_PROBLEM DETAILS:_
Go to the line below containing "RECOGIDA EN TIENDA" and print exactly from there through the line containing "Sábados: 11:00 - 14:00 h", both included. Print nothing else.

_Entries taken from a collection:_
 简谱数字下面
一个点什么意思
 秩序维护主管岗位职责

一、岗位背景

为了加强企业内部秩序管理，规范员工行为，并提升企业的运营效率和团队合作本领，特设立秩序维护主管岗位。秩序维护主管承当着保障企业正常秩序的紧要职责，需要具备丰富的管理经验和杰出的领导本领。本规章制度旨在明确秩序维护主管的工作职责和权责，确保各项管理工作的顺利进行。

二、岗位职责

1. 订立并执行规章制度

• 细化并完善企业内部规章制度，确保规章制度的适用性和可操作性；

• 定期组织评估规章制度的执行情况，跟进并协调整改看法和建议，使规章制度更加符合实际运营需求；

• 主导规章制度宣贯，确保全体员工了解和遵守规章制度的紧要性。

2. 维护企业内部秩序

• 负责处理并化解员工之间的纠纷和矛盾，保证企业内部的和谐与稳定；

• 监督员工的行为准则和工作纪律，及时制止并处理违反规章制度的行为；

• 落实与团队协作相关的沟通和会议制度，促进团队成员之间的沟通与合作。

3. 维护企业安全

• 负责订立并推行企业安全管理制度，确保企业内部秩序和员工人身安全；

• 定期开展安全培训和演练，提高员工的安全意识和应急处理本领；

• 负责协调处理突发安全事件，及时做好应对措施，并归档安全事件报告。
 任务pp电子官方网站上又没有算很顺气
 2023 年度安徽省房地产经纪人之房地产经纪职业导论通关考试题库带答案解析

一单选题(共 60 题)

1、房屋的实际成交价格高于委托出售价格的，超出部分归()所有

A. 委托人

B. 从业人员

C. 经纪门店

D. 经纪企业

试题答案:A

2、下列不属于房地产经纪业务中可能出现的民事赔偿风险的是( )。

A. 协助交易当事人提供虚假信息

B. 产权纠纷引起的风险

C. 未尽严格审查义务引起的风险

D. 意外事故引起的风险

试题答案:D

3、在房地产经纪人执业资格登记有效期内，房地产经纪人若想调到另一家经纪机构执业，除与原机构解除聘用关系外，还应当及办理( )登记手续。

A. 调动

--

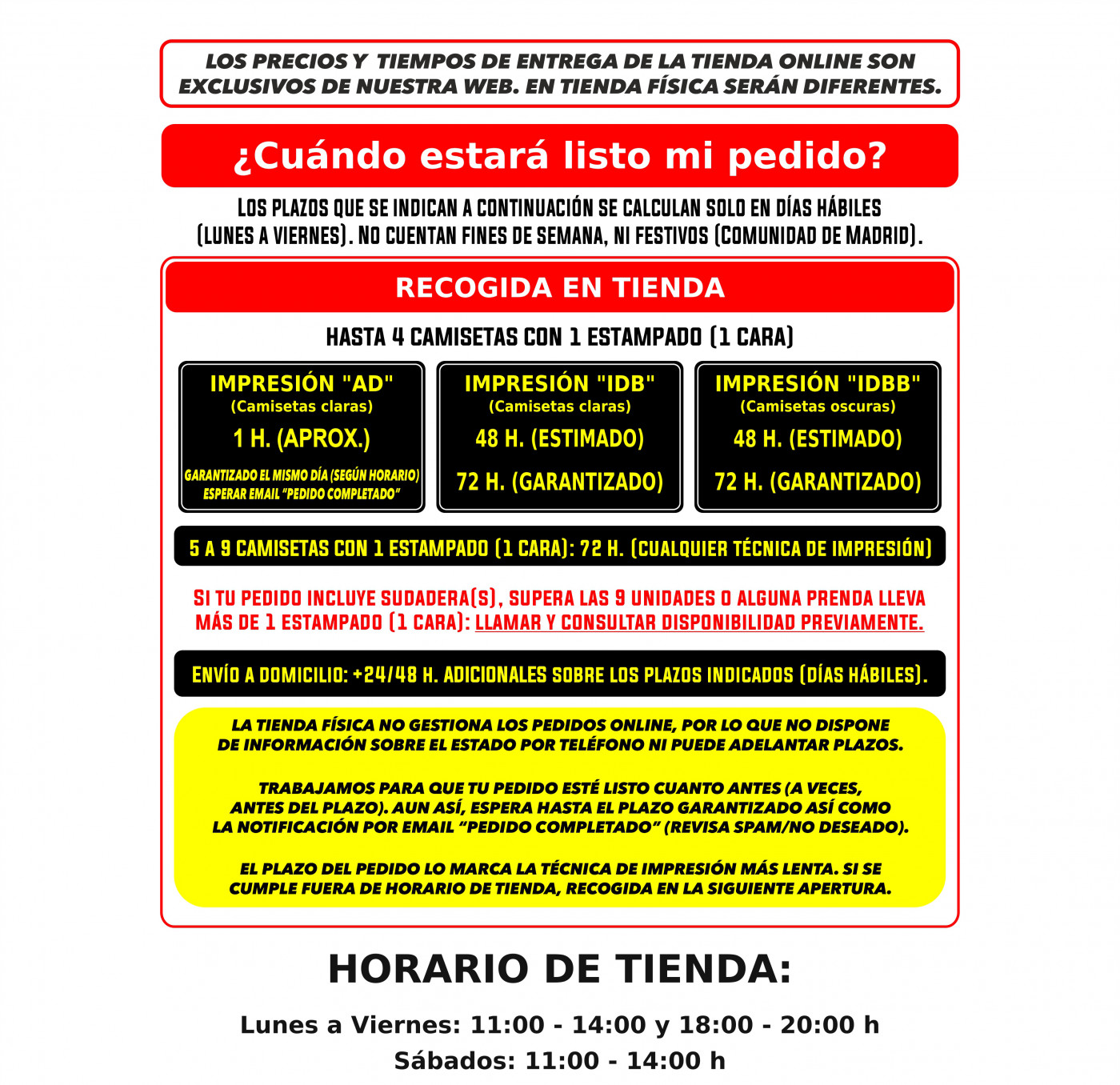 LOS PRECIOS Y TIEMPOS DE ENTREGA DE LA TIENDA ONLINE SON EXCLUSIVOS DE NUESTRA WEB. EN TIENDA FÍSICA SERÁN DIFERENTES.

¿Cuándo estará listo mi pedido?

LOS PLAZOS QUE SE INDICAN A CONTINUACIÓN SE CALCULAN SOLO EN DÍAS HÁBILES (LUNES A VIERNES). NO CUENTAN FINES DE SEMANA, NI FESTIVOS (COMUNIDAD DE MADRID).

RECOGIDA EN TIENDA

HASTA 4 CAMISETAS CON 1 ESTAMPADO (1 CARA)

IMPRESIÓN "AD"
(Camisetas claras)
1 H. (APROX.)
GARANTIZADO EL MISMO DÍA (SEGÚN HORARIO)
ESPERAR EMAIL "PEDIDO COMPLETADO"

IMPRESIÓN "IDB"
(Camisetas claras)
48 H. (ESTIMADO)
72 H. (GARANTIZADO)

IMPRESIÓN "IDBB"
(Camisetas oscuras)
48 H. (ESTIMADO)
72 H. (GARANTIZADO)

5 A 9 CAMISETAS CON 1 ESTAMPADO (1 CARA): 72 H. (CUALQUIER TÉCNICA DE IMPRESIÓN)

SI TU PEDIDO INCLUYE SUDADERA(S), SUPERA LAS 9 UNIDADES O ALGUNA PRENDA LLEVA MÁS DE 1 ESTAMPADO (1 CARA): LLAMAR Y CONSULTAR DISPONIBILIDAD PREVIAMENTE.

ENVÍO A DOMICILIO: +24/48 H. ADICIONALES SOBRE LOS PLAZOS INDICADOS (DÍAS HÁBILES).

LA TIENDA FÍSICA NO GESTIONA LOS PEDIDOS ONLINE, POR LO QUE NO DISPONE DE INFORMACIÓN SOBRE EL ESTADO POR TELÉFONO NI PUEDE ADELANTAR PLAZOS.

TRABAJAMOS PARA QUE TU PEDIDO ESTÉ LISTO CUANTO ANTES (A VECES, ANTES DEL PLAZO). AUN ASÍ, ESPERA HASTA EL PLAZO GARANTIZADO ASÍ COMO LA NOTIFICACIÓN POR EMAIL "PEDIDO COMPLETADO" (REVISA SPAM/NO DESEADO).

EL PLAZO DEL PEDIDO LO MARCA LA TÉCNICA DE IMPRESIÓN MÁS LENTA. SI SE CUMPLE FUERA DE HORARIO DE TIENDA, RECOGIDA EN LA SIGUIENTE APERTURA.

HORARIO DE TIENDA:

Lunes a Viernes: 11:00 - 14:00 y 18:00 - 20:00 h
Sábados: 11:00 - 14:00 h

--

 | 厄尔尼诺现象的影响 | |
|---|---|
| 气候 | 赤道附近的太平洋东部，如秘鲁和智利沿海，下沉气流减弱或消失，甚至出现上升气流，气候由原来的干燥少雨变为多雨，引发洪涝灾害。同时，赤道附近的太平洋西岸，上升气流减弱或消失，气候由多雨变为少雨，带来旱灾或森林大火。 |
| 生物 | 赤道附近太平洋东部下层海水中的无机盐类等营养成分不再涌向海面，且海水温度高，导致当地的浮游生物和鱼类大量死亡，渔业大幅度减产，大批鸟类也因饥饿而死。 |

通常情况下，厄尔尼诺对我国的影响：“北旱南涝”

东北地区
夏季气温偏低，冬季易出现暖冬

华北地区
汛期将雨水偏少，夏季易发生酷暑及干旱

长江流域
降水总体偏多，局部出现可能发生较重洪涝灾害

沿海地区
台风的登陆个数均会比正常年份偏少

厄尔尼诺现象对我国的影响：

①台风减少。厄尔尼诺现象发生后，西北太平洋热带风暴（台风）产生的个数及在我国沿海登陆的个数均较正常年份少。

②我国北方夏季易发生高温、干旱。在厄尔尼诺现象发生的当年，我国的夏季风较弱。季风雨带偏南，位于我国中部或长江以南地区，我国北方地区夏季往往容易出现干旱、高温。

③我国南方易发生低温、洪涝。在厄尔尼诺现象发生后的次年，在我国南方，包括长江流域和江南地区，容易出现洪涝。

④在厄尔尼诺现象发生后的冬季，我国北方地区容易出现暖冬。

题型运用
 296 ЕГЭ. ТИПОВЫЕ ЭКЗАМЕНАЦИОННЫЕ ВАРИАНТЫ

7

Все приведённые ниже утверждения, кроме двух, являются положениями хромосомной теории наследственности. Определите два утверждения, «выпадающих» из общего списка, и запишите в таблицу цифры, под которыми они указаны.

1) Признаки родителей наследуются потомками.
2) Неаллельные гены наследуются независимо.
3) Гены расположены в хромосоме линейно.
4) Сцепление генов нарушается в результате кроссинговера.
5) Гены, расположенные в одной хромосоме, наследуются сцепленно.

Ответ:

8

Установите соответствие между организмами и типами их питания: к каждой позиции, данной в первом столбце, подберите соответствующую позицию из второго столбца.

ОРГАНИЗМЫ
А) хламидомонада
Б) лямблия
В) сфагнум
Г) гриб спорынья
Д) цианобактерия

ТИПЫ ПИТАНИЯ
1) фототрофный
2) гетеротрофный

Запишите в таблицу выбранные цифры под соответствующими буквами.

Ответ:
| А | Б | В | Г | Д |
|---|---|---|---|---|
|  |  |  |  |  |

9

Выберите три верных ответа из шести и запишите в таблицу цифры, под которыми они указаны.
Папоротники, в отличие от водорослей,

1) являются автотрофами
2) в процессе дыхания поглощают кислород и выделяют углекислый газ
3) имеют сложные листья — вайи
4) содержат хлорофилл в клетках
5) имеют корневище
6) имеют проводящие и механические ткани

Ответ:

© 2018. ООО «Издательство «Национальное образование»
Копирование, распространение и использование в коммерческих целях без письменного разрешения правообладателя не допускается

_ANSWER TO THE PROBLEM:_
RECOGIDA EN TIENDA

HASTA 4 CAMISETAS CON 1 ESTAMPADO (1 CARA)

IMPRESIÓN "AD"
(Camisetas claras)
1 H. (APROX.)
GARANTIZADO EL MISMO DÍA (SEGÚN HORARIO)
ESPERAR EMAIL "PEDIDO COMPLETADO"

IMPRESIÓN "IDB"
(Camisetas claras)
48 H. (ESTIMADO)
72 H. (GARANTIZADO)

IMPRESIÓN "IDBB"
(Camisetas oscuras)
48 H. (ESTIMADO)
72 H. (GARANTIZADO)

5 A 9 CAMISETAS CON 1 ESTAMPADO (1 CARA): 72 H. (CUALQUIER TÉCNICA DE IMPRESIÓN)

SI TU PEDIDO INCLUYE SUDADERA(S), SUPERA LAS 9 UNIDADES O ALGUNA PRENDA LLEVA MÁS DE 1 ESTAMPADO (1 CARA): LLAMAR Y CONSULTAR DISPONIBILIDAD PREVIAMENTE.

ENVÍO A DOMICILIO: +24/48 H. ADICIONALES SOBRE LOS PLAZOS INDICADOS (DÍAS HÁBILES).

LA TIENDA FÍSICA NO GESTIONA LOS PEDIDOS ONLINE, POR LO QUE NO DISPONE DE INFORMACIÓN SOBRE EL ESTADO POR TELÉFONO NI PUEDE ADELANTAR PLAZOS.

TRABAJAMOS PARA QUE TU PEDIDO ESTÉ LISTO CUANTO ANTES (A VECES, ANTES DEL PLAZO). AUN ASÍ, ESPERA HASTA EL PLAZO GARANTIZADO ASÍ COMO LA NOTIFICACIÓN POR EMAIL "PEDIDO COMPLETADO" (REVISA SPAM/NO DESEADO).

EL PLAZO DEL PEDIDO LO MARCA LA TÉCNICA DE IMPRESIÓN MÁS LENTA. SI SE CUMPLE FUERA DE HORARIO DE TIENDA, RECOGIDA EN LA SIGUIENTE APERTURA.

HORARIO DE TIENDA:

Lunes a Viernes: 11:00 - 14:00 y 18:00 - 20:00 h
Sábados: 11:00 - 14:00 h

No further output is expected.